Shortly after, Alli and I found out we were pregnant with our daughter Charlie and it become increasingly obvious that we’d have zero time for Buffalo Eats in our life. We posted our announcements across the social media platforms and received some very kind comments and even a mention from Andrew Galarneau in the Buffalo News. We decided to keep the social media posts going because it took almost no effort and we had accumulated a large audience.
As you may have noticed, we pulled a Brett Favre and kind of kept the blog going even after our “retirement”. When we started to get the itch to relaunch this thing, we reached out to our friend and former contributor Tom Pyrzbylak to help co-run this thing. It’s not the same place it use to be. There’s just no way that we can pump out four articles a week in our (rapidly decreasing) spare time. But occasionally either Tom or myself will get fired up about something and this forum is still a fun place to scratch that itch.
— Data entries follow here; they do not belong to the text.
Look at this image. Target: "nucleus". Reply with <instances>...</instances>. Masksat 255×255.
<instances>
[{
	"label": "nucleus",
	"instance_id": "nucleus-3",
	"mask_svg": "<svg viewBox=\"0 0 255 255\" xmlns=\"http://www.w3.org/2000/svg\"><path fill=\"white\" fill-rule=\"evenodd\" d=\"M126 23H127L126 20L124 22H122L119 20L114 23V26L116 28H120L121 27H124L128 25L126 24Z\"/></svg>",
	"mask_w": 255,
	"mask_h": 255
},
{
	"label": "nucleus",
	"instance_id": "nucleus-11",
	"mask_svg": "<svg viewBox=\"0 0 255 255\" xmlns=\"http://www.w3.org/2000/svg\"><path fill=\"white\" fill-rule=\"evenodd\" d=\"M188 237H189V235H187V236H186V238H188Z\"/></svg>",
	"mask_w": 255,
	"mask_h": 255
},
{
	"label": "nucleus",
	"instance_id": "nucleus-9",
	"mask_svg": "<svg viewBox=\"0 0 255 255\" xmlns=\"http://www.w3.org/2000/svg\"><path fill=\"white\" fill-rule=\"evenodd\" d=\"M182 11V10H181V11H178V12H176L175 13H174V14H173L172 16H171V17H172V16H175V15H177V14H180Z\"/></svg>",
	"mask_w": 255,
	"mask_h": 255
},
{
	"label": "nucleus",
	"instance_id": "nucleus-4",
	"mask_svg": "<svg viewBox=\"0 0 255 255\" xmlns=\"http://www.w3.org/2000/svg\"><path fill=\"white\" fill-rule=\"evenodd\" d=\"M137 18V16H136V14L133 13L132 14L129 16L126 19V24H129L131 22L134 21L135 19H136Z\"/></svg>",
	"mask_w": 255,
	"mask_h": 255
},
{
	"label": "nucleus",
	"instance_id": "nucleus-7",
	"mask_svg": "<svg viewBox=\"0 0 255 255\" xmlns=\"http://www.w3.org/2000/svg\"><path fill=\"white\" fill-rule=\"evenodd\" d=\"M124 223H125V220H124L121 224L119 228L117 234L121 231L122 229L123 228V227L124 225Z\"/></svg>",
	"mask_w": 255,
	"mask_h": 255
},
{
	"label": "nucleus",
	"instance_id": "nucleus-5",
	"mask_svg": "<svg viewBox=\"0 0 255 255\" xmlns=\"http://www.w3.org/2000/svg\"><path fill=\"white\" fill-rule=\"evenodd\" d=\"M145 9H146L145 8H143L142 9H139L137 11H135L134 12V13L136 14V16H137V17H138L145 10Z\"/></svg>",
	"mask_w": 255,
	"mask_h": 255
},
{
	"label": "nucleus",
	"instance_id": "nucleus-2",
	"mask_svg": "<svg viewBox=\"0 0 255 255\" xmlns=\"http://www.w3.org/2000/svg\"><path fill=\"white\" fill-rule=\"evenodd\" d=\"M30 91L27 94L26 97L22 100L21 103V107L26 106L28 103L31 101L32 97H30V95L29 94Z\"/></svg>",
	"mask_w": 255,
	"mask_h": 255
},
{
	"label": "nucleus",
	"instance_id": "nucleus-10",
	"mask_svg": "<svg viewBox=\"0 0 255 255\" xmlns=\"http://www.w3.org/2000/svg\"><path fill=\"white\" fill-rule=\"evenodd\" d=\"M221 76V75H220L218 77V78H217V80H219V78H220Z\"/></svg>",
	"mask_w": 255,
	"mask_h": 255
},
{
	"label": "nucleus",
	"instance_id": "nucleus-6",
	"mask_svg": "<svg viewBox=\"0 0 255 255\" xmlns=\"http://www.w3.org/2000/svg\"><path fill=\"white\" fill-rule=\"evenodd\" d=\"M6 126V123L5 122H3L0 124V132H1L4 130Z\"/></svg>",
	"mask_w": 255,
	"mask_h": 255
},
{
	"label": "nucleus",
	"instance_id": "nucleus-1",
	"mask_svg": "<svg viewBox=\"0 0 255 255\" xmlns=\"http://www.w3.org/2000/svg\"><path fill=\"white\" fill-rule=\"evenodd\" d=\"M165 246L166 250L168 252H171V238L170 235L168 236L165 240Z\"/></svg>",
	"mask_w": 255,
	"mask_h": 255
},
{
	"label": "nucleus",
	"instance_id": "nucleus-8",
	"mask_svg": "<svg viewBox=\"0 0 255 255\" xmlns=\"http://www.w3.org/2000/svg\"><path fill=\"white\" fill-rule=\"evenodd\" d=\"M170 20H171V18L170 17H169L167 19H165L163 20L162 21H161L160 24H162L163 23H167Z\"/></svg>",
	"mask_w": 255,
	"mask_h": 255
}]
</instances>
Today, it’s safe to say that people know Buffalo Eats primarily as a social media entity and I’m at peace with that. Almost everyone I know under the age of 25 is at least familiar with our Instagram account and frankly have no idea that there’s also a website of 1,700 blog posts. In the current climate, I’m not sure there’s a big audience for people who want to read restaurant reviews or content that isn’t blatant promotion (#ad) or fluff pieces. But whether it’s a 1,200 word blog post or a quick Instagram post where we bitch about Bagel Jay’s, we try to provide something real.
I’m proud of what we’ve built over the last ten years. I’d like to think that we’ve encouraged people to try new restaurants, to become aware of the talented people who work in the service industry in Buffalo, to care about the food that is put on their table and to start to have higher standards. I’m very proud of the five Ride for Roswell Teams we’ve put together and the $39,000 (and counting) those teams have collectively raised for cancer research.
Thank you for following, I hope that we can continue to entertain for another 10.